*ASSIGNED TASK 1*.
From the exercise 4.9 post, return the text between "It is about" and "(4.7A) and (4.6A).", inclusive.
*ASSIGNED TASK 2*.
In the exercise 4.9 post, which cited result gives a rational function α that generates K as an extension of k(x_1,…,x_r,x_{r+1},…,x_{n-2})?

*STUDY TEXT*.
It is about exercise 4.9:
Let $X$ be a projective variety of dimension $r$ in $\mathbb{P}^n$ with $n\geq r+2$. Show that for suitable choice of $P \notin X$ and a linear $\mathbb{P}^{n-1}\subseteq \mathbb{P}^n$, the projection from $P$ to $\mathbb{P}^{n-1}$ induces birational morphism of $X$ onto its image $X' \subseteq \mathbb{P}^{n-1}$. You will need (4.8A), (4.7A) and (4.6A).
Here is my thinking:
WLOG we can suppose that $X$ is an affine variety. The idea is that after a suitible change of coordinates, we can choose the hyperplane $H$ defined by $\lbrace x_n=0 \rbrace$ and take $P=(0,\dots,0,1)$ so that the projection is defined by $(x_1,\dots,x_n) \mapsto (x_1,\dots,x_{n-1},0)$. We want to prove that the $k$-algebra homomorphism
\begin{align} \frac{k[x_1,\dots,x_{n-1}]}{\mathcal{I}(X)\cap k[x_1,\dots,x_{n-1}]} & \hookrightarrow \frac{k[x_1,\dots,x_n]}{\mathcal{I}(X)} \\ x_i & \mapsto x_i \end{align}
induces an isomorphism of extensions of $k$
\begin{equation} \phi:\text{Frac} \left( \frac{k[x_1,\dots,x_n]}{\mathcal{I}(X)\cap k[x_1,\dots,x_{n-1}]} \right) \rightarrow \text{Frac} \left( \frac{k[x_1,\dots,x_n]}{\mathcal{I}(X)} \right) \end{equation}
Now let $K$ be the field of rational fuctions of X. Reasoning as in Proposition 4.9, it is possible to find a trascendence base such that, after changing coordinates, it is formed by rational functions $x_1,\dots,x_r \in K$ so that $K$ is a finite separable extension of $k(x_1,\dots,x_n)$. Consider the following extensions:
\begin{equation} k \subseteq k(x_1,\dots,x_r,x_{r+1},\dots,x_{n-2}) \subseteq k(x_1,\dots,x_r,x_{r+1},\dots,x_{n-2})[x_{n-1},x_n]=K \end{equation}
the second one is a finite separable extension, so by (4.6A) there is a rational fuction $\alpha$ which generates K as an extension of $k(x_1,\dots,x_r,x_{r+1},\dots,x_{n-2})$. Furthermore, there exist $f_1,f_2,g_1,g_2 \in k[x_1,\dots,x_n]$ such that \begin{equation} \alpha = \frac{f_1(x_1,\dots,x_{n-2})}{g_1(x_1,\dots,x_{n-2})}x_{n-1} + \frac{f_2(x_1,\dots,x_{n-2})}{g_2(x_1,\dots,x_{n-2})}x_n \end{equation}
At this point, I would like to ask if there is some continuation in order to prove that $\phi$ is surjective.
Thank you very much for your answers.

*EXCERPTED RECORDS*.

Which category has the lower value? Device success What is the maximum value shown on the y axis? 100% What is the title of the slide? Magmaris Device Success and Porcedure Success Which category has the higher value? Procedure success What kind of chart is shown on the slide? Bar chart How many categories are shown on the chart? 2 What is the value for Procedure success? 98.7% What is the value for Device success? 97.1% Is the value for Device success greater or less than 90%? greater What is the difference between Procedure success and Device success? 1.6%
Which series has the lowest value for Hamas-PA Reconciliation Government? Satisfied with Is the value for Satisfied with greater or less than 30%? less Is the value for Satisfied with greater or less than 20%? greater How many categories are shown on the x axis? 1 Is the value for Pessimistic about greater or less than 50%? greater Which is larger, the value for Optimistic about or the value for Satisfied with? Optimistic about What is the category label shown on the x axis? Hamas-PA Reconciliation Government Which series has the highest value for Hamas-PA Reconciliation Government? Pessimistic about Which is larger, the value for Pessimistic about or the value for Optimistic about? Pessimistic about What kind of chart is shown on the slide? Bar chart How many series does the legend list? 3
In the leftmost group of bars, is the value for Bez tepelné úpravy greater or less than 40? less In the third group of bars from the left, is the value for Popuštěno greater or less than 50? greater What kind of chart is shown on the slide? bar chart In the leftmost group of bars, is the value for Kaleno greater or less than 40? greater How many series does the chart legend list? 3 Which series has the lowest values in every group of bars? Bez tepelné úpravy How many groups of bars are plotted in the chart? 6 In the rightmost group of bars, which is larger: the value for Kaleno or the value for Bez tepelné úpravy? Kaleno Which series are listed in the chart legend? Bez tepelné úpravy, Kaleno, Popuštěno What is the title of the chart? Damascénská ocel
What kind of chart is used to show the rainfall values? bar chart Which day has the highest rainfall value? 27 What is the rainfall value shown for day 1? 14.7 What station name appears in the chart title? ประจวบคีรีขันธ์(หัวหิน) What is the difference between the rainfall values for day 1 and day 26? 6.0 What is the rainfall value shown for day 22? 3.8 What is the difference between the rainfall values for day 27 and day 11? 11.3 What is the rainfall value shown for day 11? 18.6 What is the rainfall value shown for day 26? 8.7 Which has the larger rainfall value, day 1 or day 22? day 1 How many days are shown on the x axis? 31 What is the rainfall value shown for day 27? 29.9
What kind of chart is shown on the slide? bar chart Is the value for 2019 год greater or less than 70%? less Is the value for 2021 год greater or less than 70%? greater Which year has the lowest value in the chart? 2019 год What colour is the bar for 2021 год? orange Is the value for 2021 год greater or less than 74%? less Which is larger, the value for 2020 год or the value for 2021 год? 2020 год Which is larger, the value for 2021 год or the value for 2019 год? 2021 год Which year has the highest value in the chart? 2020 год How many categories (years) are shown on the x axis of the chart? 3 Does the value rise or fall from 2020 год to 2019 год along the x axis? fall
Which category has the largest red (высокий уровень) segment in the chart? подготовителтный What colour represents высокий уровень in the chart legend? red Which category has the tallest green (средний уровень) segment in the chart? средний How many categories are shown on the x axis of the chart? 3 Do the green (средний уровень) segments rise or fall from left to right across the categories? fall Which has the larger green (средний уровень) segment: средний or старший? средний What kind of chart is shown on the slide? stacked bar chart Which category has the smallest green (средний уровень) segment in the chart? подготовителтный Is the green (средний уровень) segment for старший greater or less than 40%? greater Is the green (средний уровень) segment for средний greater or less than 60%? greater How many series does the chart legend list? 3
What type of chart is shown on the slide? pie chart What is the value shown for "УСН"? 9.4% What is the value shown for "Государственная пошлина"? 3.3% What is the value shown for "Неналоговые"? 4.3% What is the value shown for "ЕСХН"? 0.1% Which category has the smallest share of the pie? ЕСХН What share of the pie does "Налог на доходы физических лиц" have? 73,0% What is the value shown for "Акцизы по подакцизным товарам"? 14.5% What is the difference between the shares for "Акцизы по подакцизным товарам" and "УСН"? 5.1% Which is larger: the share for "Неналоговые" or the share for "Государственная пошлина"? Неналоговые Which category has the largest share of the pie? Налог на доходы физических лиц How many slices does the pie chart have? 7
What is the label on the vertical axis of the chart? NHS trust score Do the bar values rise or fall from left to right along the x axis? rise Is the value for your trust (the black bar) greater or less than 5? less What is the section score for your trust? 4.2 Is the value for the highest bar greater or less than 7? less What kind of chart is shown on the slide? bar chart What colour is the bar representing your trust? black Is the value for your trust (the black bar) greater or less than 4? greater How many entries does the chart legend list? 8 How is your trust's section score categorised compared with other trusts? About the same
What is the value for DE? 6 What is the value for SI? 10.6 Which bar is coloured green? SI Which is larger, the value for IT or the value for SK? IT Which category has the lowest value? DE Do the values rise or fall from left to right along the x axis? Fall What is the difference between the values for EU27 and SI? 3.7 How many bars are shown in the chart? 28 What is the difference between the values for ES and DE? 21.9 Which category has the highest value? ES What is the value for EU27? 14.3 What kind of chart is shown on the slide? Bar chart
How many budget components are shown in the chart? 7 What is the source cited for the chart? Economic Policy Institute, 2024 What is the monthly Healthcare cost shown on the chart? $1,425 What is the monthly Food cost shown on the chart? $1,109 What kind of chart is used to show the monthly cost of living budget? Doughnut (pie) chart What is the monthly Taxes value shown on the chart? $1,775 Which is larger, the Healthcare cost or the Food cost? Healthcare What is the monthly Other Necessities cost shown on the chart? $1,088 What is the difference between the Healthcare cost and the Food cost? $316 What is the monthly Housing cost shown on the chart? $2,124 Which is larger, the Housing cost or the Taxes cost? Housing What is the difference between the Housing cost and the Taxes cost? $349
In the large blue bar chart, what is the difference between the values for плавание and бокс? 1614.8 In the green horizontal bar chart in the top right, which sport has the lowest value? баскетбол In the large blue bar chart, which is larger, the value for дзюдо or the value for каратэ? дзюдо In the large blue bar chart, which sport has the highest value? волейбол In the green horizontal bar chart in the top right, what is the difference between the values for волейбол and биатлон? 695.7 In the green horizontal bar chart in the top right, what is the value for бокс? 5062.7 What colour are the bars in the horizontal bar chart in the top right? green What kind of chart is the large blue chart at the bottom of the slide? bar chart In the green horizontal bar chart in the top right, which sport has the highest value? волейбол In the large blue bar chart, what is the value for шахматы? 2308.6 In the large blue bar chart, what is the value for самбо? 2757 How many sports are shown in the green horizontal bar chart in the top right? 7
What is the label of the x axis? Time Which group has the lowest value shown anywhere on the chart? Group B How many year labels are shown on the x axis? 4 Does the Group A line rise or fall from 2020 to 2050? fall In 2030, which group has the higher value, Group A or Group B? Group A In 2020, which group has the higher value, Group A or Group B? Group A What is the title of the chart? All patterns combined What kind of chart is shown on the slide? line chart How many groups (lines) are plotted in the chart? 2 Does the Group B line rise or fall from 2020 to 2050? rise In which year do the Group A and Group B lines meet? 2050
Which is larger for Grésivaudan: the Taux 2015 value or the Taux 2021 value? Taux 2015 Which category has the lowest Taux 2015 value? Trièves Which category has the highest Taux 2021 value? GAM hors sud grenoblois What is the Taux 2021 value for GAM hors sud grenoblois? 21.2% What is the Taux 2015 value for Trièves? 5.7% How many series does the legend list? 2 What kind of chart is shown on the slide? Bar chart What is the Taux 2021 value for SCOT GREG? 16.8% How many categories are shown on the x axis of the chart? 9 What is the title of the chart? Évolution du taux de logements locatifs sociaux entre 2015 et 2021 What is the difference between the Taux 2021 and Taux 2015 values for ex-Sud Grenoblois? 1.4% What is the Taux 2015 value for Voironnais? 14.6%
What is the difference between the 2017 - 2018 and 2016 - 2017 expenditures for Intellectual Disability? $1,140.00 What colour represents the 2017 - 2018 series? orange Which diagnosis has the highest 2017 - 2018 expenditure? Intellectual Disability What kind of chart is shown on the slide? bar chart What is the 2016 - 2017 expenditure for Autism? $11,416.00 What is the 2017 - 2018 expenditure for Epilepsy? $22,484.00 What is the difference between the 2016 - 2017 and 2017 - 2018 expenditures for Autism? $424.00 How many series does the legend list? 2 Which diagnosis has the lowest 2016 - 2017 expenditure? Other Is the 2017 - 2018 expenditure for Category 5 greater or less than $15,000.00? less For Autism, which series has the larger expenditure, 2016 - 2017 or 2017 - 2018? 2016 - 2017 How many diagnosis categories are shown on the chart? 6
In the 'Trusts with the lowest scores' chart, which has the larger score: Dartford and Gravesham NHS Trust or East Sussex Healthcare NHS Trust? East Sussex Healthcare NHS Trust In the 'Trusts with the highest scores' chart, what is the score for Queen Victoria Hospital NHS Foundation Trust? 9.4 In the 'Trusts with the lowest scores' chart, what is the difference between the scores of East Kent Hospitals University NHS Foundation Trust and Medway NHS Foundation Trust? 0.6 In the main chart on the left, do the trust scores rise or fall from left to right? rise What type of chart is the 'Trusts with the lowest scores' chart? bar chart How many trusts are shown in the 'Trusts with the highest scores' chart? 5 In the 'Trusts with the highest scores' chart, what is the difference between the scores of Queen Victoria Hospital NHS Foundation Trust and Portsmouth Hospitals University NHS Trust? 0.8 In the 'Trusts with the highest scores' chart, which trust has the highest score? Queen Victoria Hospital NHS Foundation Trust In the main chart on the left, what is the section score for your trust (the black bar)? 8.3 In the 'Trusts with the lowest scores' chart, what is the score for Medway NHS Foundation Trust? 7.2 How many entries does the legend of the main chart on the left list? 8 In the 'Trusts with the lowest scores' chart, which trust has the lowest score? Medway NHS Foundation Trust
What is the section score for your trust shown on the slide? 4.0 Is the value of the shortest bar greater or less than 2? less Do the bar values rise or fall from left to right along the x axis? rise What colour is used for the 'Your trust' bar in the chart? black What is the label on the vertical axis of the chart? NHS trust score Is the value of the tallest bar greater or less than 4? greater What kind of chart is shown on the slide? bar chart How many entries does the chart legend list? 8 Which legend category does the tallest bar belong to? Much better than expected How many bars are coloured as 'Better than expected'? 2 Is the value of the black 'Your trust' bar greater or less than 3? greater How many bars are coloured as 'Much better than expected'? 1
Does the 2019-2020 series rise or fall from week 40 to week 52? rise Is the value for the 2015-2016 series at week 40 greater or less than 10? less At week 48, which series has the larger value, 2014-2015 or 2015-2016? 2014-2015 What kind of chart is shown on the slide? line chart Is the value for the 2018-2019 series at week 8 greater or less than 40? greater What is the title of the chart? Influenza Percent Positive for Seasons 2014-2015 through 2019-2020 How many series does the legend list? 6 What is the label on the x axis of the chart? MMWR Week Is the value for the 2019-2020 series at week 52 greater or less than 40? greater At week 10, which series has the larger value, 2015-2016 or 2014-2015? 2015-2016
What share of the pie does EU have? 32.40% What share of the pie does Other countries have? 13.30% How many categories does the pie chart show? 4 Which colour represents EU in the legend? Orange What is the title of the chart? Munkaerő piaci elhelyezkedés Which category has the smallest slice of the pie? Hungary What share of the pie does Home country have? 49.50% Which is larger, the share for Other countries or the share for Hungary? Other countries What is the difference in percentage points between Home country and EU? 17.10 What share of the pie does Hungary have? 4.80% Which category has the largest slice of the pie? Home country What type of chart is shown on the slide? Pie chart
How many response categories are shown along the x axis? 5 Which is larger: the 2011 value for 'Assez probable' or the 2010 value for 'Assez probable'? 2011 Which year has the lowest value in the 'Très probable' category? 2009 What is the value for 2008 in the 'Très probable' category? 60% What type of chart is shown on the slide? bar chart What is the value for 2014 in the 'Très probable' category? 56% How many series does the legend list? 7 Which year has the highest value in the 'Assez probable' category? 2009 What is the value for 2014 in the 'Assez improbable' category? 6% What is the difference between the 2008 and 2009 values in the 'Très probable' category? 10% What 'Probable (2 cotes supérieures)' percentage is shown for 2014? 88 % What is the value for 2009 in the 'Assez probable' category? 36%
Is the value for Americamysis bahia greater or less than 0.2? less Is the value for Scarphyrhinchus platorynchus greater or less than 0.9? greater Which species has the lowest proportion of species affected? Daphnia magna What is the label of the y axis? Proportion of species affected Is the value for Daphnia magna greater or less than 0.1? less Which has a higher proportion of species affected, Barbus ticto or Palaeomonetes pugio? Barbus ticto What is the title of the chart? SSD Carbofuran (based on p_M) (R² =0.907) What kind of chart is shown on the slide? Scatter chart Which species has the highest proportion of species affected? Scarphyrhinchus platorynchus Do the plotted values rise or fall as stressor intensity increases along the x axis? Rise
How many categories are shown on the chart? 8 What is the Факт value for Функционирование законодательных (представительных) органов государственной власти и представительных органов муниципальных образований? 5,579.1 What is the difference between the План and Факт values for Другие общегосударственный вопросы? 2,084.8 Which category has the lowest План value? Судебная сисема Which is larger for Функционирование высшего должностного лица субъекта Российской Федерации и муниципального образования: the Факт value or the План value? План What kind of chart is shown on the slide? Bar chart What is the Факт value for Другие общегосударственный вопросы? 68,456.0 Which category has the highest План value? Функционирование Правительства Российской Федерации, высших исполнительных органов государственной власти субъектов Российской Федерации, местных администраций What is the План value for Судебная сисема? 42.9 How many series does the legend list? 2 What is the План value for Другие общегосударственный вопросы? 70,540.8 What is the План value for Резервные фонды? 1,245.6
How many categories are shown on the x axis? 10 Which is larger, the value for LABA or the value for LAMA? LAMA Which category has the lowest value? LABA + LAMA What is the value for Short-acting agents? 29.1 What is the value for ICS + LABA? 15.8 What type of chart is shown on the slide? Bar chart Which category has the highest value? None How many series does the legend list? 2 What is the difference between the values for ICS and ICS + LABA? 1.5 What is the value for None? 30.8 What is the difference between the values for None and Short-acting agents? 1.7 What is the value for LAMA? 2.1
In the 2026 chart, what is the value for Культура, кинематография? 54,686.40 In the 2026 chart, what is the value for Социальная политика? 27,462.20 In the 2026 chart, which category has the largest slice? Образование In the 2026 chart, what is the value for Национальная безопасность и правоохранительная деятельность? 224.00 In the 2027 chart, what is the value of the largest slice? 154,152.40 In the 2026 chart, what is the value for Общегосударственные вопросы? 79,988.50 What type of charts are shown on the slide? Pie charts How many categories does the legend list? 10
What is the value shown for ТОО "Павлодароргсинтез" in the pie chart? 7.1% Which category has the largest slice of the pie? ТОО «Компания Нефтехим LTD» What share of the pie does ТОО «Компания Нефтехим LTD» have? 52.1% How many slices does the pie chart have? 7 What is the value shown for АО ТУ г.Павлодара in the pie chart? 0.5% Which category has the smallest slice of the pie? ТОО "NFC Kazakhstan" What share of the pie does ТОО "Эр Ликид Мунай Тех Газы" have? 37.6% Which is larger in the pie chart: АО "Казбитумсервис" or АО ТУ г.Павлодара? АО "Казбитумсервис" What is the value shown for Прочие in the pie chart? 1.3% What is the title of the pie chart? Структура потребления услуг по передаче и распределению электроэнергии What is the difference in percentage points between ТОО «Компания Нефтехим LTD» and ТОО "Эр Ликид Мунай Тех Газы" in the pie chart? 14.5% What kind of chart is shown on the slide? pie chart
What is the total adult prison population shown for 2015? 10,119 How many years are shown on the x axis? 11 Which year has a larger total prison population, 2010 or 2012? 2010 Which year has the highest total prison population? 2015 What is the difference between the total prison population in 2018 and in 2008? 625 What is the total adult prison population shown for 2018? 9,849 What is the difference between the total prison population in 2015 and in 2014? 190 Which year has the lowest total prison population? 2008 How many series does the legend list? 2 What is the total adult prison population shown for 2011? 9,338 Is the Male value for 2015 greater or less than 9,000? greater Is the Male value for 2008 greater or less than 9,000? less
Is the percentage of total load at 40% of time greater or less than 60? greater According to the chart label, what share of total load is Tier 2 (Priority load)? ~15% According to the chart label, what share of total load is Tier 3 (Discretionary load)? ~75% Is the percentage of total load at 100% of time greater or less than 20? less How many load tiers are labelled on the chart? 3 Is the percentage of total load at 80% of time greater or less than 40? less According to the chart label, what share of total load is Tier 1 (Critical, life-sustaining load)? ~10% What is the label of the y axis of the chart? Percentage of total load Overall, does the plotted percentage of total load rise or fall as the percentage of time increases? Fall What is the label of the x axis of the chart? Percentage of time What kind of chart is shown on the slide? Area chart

*REPLY 1*.
It is about exercise 4.9:
Let $X$ be a projective variety of dimension $r$ in $\mathbb{P}^n$ with $n\geq r+2$. Show that for suitable choice of $P \notin X$ and a linear $\mathbb{P}^{n-1}\subseteq \mathbb{P}^n$, the projection from $P$ to $\mathbb{P}^{n-1}$ induces birational morphism of $X$ onto its image $X' \subseteq \mathbb{P}^{n-1}$. You will need (4.8A), (4.7A) and (4.6A).

*REPLY 2*.
(4.6A)